→ WORK TO COMPLETE
Read through the material below and find each line that has the word "site"; copy it.

→ RECORDS FOR THIS TASK
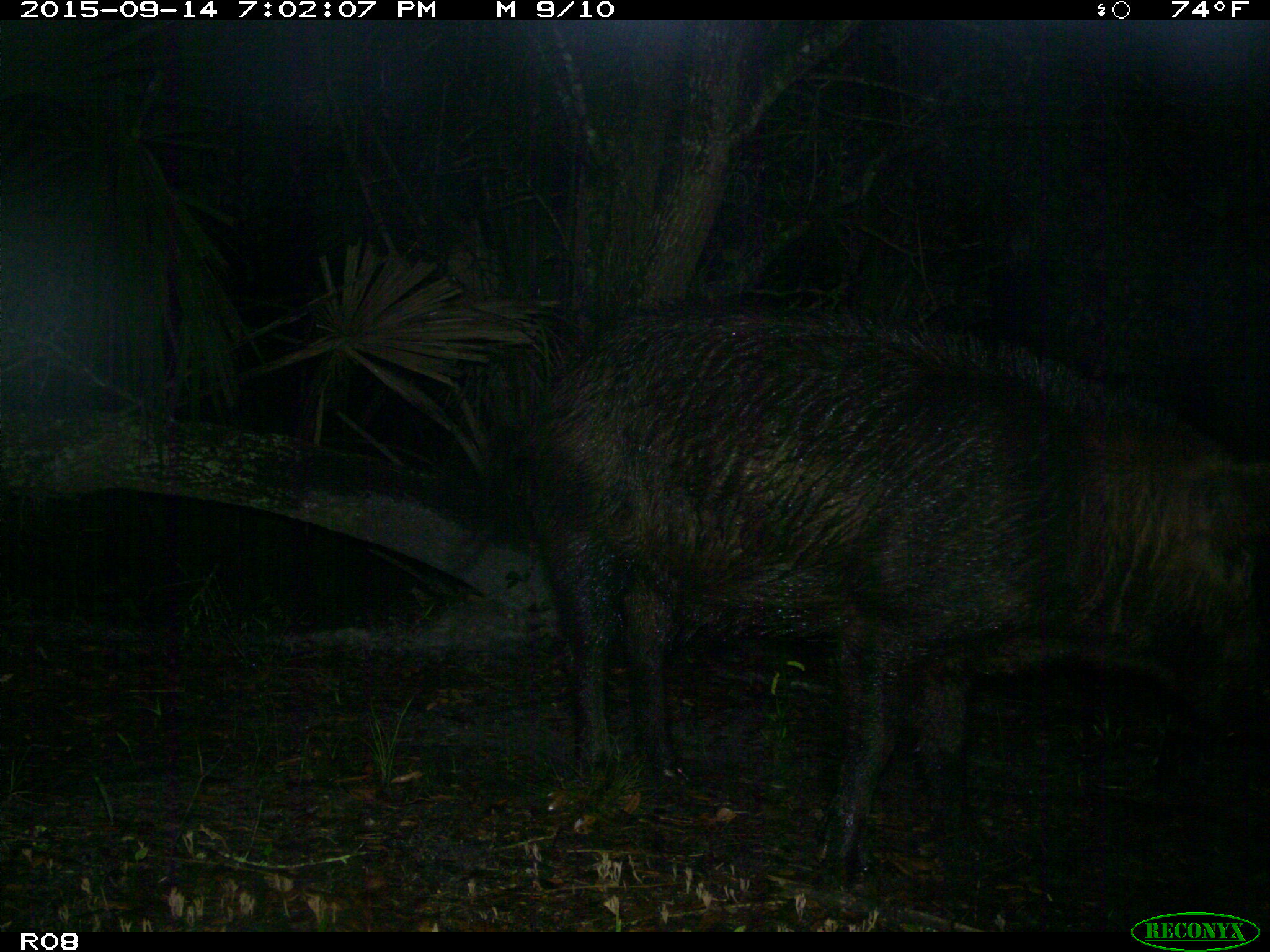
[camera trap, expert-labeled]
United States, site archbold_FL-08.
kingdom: Animalia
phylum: Chordata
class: Mammalia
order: Artiodactyla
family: Suidae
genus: Sus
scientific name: Sus scrofa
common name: wild boar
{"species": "Sus scrofa (wild boar)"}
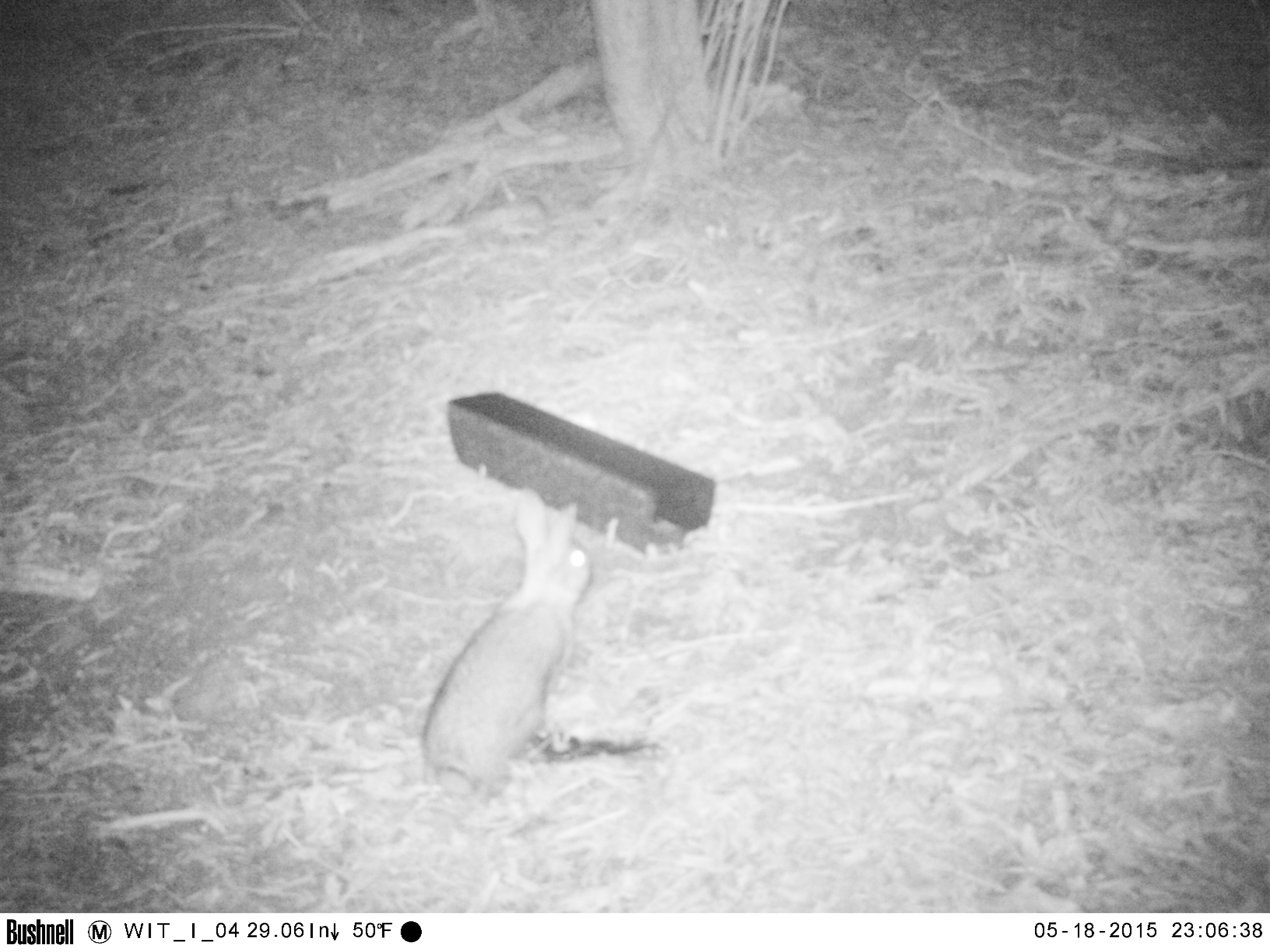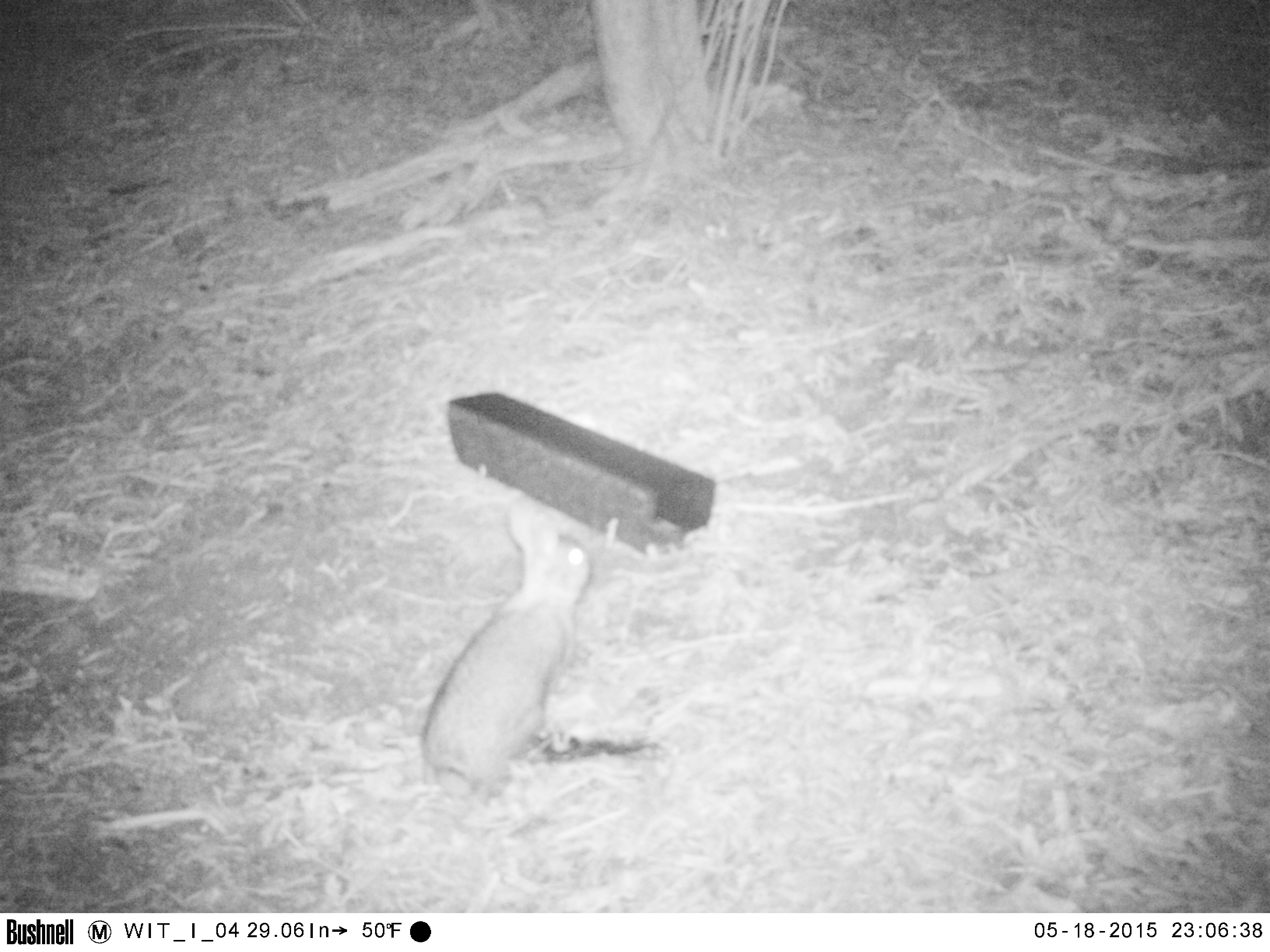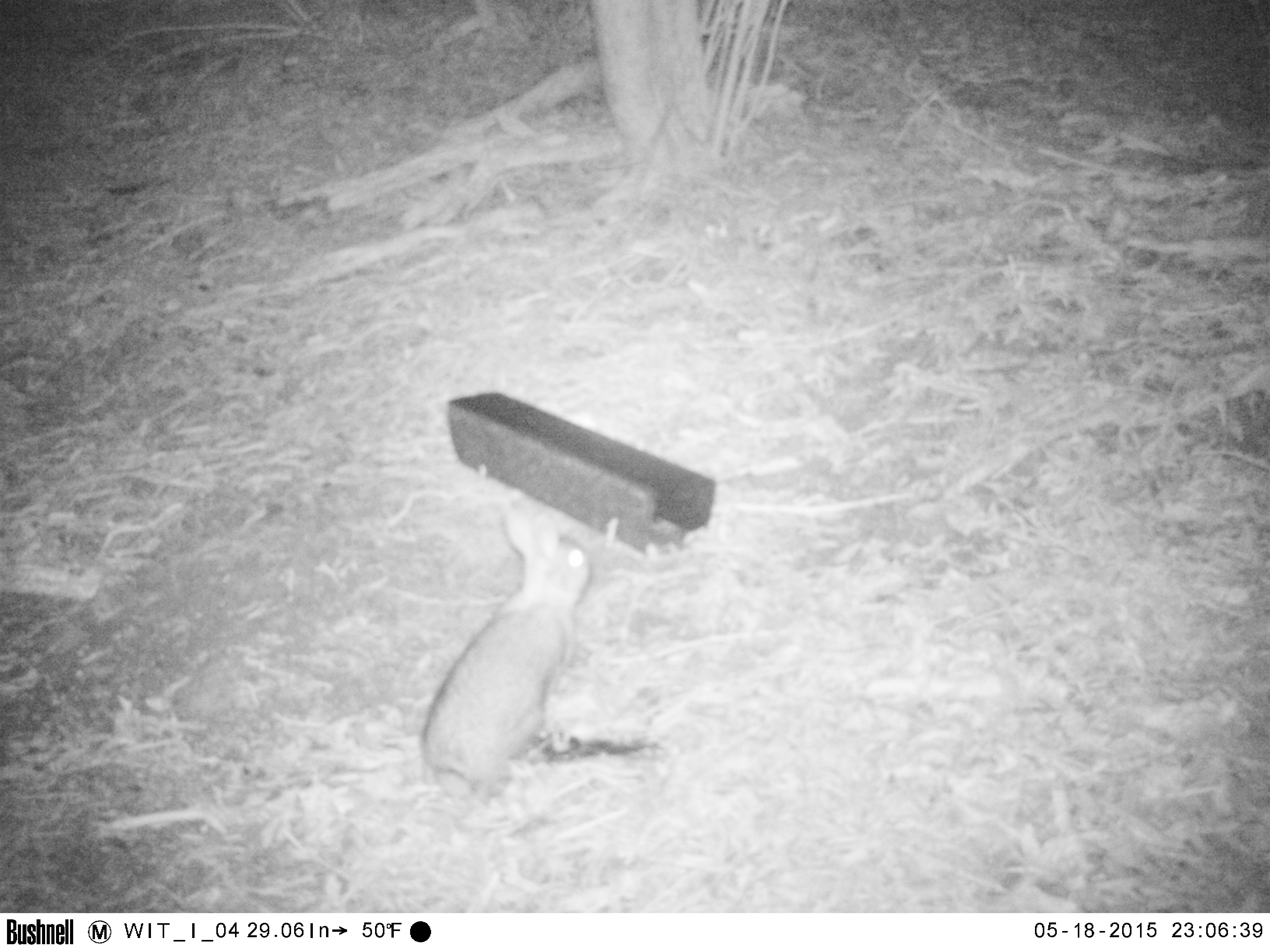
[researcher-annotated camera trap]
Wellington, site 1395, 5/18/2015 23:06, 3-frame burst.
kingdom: Animalia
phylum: Chordata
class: Mammalia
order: Lagomorpha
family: Leporidae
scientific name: Leporidae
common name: rabbit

→ WRITTEN REPLY
United States, site archbold_FL-08.
Wellington, site 1395, 5/18/2015 23:06, 3-frame burst.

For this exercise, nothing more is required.